The birds were warbling away.  So many birds!  The red-winged blackbirds were back, and today the common grackles returned in droves.  Or, I should say, in ‘plagues’, as that’s what a flock of grackles is called.

Hester and I were discussing (via text) shoes that afternoon.  I told her about discovering that Moroccan-made Rieker shoes fit me very well, and are pretty enough for church, into the bargain.  It was church shoes I needed.

I found a few on eBay at good bargains.  I’m tired of my feet and toes cramping every Sunday night, and figure it’s just gotta be because of the shoes I wear to church, despite the fact that I no longer wear the high spiked heels of yesteryear, but have dialed it down to nothing higher than two or two-and-a-half inches.

The pairs of Rieker shoes I got, all ‘gently used’, are around $150-$300 when new.  One pair was only $6.50!  The other were anywhere from $12 to $22.  I wound up with one pair that’s a bit too big.  It turns out, European 38 sometimes means United States 7, and sometimes 7 ½.  European 37 is sometimes U.S. 6 ½, and sometimes U.S. 7.  You’d think with the bigger numbers, they’d be more precise in sizing??

→ Work to complete
1 > In one to three sentences, explain why the writer of the passage about birds and church shoes was looking for new shoes to wear to church.
2 > Extend the passage about birds and church shoes, picking up right after its last sentence.
The rows that follow come from a separate source.

→ Recorded information
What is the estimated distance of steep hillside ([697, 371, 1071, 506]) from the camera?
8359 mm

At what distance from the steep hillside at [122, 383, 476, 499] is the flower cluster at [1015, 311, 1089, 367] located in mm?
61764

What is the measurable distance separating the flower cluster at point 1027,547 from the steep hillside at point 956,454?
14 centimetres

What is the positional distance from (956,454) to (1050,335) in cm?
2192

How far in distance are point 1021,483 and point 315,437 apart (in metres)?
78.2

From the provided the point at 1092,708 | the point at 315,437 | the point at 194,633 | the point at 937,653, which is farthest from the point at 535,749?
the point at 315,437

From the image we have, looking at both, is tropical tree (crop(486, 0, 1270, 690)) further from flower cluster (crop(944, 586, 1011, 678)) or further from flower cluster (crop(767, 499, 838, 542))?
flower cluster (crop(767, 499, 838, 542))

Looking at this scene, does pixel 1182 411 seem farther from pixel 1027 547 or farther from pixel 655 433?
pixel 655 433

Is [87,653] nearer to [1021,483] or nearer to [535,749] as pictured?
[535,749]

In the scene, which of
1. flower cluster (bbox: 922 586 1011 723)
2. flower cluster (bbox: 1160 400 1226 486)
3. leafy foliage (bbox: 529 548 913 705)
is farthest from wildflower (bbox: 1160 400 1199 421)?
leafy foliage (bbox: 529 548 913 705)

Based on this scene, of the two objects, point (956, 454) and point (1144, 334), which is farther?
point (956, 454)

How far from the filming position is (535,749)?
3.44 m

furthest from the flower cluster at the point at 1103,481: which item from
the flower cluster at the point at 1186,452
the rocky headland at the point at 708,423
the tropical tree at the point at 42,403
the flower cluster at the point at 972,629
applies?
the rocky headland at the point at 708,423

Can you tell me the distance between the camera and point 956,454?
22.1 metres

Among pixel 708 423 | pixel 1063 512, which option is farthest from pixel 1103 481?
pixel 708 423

→ Outputs
1 > The writer's feet and toes cramp every Sunday night, and the writer figures the shoes worn to church must be the cause. That is the case even though the writer no longer wears high spiked heels and keeps heels to two or two-and-a-half inches at most.

2 >
Hester wrote, “Now I’m thinking I should really check what spring church shoes I have that I actually like.  🤔  Might need to do a little shopping soon!”

I sent her this, with the caption, “The perfect spring church shoes.”



She responded,  😅😅😅  Keira would think so!!”

I began putting the binding on Levi’s quilt, paused for our evening church service, and worked on it a little longer after we got home.  When I stopped and headed to bed, it was about three-quarters done.

Thursday, I finished binding Levi’s quilt and went to take pictures of it on the back deck — and discovered the wind blowing at a steady 20 mph, with 30-35 mph gusts.  (I’d sort of expected it, as I could hear it rattling the rafters now and again.)  Soooo... I took pictures of the quilt on the living room floor, though that floor isn’t big enough for this large of a quilt.  But I did the best I could.  🙂




The ‘Heaven & Nature Sing’ quilt measures 86 ½” x 90 ½”.  The batting is Quilters’ Dream wool.  There is light tan 40-wt. Omni thread on top and light brown 60-wt. Bottom Line in the bobbin.  The scenic animal prints were from a reversible quilt started by Levi’s late other grandmother.  We don’t know which of her grandsons she’d been making it for.  I took it apart and will make two quilts of the one; this is the first.  The green fabrics were from the borders of the original quilt.  The pantograph is ‘Bear, Moose, and Pines’, by Deb Geissler.

Next, I began putting the binding on Josiah’s quilt.

You know how I always complain that sewing the back side of the binding on a quilt (I do it by machine) is like trying to sew a porcupine, on account of all those pins?  Well, I decided to aim the pins inward instead of outward.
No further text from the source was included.